We filled the internet with garbage, and now Slop is the word of the year — nice going, AI

AI Slop (edited by TechRadar).

If the internet is a sea of content, AI slop is the flotsam and jetsam we're forced to swim around to make it from shore to shore. The garbage content is so ubiquitous that Merriam-Webster chose "Slop" as its 2025 Word of the Year, describing it as "digital content of low quality that is produced usually in quantity by means of artificial intelligence."

You know what they're talking about, right? We have at our fingertips a growing array of chatbots like ChatGPT, Gemini, Claude, Copilot, Sora, and untold others that, with a little more than a prompt, let us create reams of content, everything from photos and videos to articles, research documents, presentations, and even podcasts.

Some of it is, arguably, wonderful. AI's gift is its ability to find meaning in vast swaths of data. It can go deep, it can go wide, and unearth valuable insights. It can take pages and pages of research and pull it into a usable report. AI can remove unwanted people and debris from a photo or even add things that didn't exist in the original pic.

We use AI to create "art" and, more recently, videos. The latter is built by the truckload in the new Sora app from OpenAI. I admit, I'm as guilty as the next person. Sora is a highly addictive app that makes it easy to generate, say, a video of a gorilla performing dentistry on me, or me chatting with a giant Santa Claus. These and other AI-generated videos are a near-perfect example of AI slop.

(Image credit: Future)

It's more than that, though. AI slop is so pervasive that we can scarcely recognize it. It's infecting reporting, customer service, advertising, and commercials (though, at this point, I can still almost always identify the AI "actors").

What's worse is that many are failing to identify when they use AI to generate content. People instead treat it like salt, sprinkling it liberally throughout everything in their lives.

At least with salt, there is a way to identify just how much is in our food – we just read the ingredients.

Just imagine what an ingredients label would read like in today's content:

  • Inspiration — 20%
  • Effort — 8%
  • AI — 70%
  • Second looks — 2%

While they didn’t plan it, Oxford’s 2025 Word of the Year is Rage Bait, which it defines as “online content deliberately designed to elicit anger or outrage by being frustrating, provocative, or offensive.”

I can imagine that, as you scroll through upsetting news and content on social media, the more than occasional AI slop might make you feel a little ragey.

Too much, too soon

AI slop is such a strange tech phenomenon that I attribute in part to powerful, incredibly easy-to-use tools being handed to the masses long before anyone worked out the kinks. You can argue that artificial intelligence has been around for decades, but powerful, consumer-grade, generative AI is just a few years old, and it was handed to us long before anyone understood the implications.

I have no doubt that millions are using AI for real work and important solutions, but I think the vast majority see it as a plaything or as the answer to their innate laziness, and they are spitting out AI slop on an hourly basis.

Our rage is unlikely to diminish anytime soon. Some experts think roughly half of all we see online is AI-generated, and others predicted that by now, at least 90% of the Internet might be AI slop.

I don’t share that dystopian view, but the line between human-generated and AI-produced content will blur as we confront a sea of undifferentiated content, where human skill is irrevocably married to AI enhancement. One can hope that such content will be less slop-like (but may be more bland).

In the near future, I expect AI tools will be even more powerful and agentic, empowered to gather information and assets and automatically generate fresh content without human intervention. What percentage of that do you think will be more AI slop?

> Record set

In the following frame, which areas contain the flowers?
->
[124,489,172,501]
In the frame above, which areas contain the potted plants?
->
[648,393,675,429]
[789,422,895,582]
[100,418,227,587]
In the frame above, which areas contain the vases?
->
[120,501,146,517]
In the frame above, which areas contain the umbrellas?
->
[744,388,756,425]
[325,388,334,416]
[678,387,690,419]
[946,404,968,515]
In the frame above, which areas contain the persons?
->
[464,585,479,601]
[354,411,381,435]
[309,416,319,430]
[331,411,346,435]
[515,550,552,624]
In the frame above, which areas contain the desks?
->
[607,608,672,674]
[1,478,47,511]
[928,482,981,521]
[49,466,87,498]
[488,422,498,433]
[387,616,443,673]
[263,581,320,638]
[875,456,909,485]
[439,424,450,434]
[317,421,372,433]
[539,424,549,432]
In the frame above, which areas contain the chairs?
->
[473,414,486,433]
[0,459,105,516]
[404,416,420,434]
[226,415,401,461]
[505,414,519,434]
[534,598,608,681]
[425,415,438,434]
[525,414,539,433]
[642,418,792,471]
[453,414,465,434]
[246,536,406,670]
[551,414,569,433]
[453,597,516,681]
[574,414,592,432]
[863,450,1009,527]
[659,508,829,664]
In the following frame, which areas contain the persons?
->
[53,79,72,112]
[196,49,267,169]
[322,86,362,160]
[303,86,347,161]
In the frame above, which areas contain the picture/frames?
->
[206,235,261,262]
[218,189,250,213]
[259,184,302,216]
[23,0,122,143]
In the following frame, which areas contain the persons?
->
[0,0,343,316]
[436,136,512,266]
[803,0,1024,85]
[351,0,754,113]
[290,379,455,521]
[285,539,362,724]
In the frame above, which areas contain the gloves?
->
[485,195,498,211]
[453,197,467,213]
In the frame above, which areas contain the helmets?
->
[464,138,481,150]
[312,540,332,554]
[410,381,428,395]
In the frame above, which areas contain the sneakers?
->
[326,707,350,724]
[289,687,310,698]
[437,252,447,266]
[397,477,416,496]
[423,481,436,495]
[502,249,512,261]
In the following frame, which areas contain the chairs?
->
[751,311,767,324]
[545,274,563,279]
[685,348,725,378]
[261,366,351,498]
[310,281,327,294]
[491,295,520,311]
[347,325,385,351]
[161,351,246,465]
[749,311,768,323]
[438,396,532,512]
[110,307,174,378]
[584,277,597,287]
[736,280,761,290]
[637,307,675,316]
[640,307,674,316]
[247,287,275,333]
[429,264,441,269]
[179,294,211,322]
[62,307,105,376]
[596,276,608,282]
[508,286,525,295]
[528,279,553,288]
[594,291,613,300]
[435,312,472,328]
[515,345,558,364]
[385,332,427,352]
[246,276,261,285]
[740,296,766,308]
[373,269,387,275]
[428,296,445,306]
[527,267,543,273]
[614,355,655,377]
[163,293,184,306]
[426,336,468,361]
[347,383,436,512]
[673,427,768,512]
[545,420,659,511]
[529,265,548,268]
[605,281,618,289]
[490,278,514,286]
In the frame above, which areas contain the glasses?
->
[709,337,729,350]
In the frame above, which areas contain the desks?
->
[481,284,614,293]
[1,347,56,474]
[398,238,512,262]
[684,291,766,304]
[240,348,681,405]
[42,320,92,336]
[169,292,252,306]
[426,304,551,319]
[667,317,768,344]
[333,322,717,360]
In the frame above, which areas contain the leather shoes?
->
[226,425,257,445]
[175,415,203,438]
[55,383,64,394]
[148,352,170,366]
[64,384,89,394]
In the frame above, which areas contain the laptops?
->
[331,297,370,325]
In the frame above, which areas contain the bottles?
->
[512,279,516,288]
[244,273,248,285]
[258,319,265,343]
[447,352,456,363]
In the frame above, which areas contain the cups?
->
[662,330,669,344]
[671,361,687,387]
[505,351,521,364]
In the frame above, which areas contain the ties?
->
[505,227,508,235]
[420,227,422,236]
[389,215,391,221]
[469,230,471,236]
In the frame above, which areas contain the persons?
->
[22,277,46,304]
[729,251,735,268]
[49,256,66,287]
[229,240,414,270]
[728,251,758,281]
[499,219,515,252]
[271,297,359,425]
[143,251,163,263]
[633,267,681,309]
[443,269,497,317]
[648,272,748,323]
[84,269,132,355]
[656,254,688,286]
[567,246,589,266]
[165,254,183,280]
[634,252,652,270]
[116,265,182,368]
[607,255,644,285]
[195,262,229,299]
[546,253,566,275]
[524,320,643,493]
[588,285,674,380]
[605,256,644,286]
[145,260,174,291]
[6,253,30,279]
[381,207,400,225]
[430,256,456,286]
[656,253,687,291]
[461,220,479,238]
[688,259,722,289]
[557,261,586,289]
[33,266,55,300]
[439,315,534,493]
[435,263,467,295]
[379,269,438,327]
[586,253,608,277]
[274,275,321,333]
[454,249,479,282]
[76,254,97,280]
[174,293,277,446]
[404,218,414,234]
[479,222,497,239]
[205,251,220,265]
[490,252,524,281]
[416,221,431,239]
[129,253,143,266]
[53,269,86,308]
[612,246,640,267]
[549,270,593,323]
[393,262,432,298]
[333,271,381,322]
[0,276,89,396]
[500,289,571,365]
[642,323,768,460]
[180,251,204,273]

> About this task
Write out the passage of the AI slop article starting with "While they didn’t" and going on through "a little ragey.".

> Final answer
While they didn’t plan it, Oxford’s 2025 Word of the Year is Rage Bait, which it defines as “online content deliberately designed to elicit anger or outrage by being frustrating, provocative, or offensive.”

I can imagine that, as you scroll through upsetting news and content on social media, the more than occasional AI slop might make you feel a little ragey.